#### Set task:
Render the records below as a JSON list of strings, one string per line and no strings for blank lines, covering every record.

#### Input for this task:
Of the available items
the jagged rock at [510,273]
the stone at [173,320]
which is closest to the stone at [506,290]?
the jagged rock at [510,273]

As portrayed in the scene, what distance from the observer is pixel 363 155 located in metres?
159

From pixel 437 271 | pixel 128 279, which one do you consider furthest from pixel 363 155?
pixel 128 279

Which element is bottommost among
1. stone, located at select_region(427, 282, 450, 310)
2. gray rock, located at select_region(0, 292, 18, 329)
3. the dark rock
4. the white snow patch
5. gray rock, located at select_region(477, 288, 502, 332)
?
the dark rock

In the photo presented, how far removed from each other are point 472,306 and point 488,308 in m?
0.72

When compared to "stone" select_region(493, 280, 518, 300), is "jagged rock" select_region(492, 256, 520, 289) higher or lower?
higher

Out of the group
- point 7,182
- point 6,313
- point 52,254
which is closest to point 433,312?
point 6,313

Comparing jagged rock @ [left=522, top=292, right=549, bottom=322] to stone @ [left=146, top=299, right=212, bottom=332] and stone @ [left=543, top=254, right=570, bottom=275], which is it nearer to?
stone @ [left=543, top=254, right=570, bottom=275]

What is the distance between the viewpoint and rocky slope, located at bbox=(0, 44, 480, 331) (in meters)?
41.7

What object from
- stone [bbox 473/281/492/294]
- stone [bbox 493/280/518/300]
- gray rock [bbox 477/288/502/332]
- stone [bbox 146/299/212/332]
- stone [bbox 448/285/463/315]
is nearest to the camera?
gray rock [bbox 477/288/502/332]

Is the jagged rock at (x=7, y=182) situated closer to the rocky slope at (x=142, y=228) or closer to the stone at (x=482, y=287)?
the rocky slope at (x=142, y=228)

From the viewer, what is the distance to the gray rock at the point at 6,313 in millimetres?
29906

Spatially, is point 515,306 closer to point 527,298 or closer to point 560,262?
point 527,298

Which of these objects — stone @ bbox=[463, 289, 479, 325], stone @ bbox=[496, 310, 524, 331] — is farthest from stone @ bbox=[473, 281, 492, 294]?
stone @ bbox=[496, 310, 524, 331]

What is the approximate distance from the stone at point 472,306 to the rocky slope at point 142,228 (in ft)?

#### Result of the exercise:
[
  "Of the available items",
  "the jagged rock at [510,273]",
  "the stone at [173,320]",
  "which is closest to the stone at [506,290]?",
  "the jagged rock at [510,273]",
  "As portrayed in the scene, what distance from the observer is pixel 363 155 located in metres?",
  "159",
  "From pixel 437 271 | pixel 128 279, which one do you consider furthest from pixel 363 155?",
  "pixel 128 279",
  "Which element is bottommost among",
  "1. stone, located at select_region(427, 282, 450, 310)",
  "2. gray rock, located at select_region(0, 292, 18, 329)",
  "3. the dark rock",
  "4. the white snow patch",
  "5. gray rock, located at select_region(477, 288, 502, 332)",
  "?",
  "the dark rock",
  "In the photo presented, how far removed from each other are point 472,306 and point 488,308 in m?",
  "0.72",
  "When compared to \"stone\" select_region(493, 280, 518, 300), is \"jagged rock\" select_region(492, 256, 520, 289) higher or lower?",
  "higher",
  "Out of the group",
  "- point 7,182",
  "- point 6,313",
  "- point 52,254",
  "which is closest to point 433,312?",
  "point 6,313",
  "Comparing jagged rock @ [left=522, top=292, right=549, bottom=322] to stone @ [left=146, top=299, right=212, bottom=332] and stone @ [left=543, top=254, right=570, bottom=275], which is it nearer to?",
  "stone @ [left=543, top=254, right=570, bottom=275]",
  "What is the distance between the viewpoint and rocky slope, located at bbox=(0, 44, 480, 331) (in meters)?",
  "41.7",
  "What object from",
  "- stone [bbox 473/281/492/294]",
  "- stone [bbox 493/280/518/300]",
  "- gray rock [bbox 477/288/502/332]",
  "- stone [bbox 146/299/212/332]",
  "- stone [bbox 448/285/463/315]",
  "is nearest to the camera?",
  "gray rock [bbox 477/288/502/332]",
  "Is the jagged rock at (x=7, y=182) situated closer to the rocky slope at (x=142, y=228) or closer to the stone at (x=482, y=287)?",
  "the rocky slope at (x=142, y=228)",
  "From the viewer, what is the distance to the gray rock at the point at 6,313 in millimetres?",
  "29906",
  "Spatially, is point 515,306 closer to point 527,298 or closer to point 560,262?",
  "point 527,298",
  "Which of these objects — stone @ bbox=[463, 289, 479, 325], stone @ bbox=[496, 310, 524, 331] — is farthest from stone @ bbox=[473, 281, 492, 294]?",
  "stone @ bbox=[496, 310, 524, 331]",
  "What is the approximate distance from the stone at point 472,306 to the rocky slope at point 142,228 (in ft)?"
]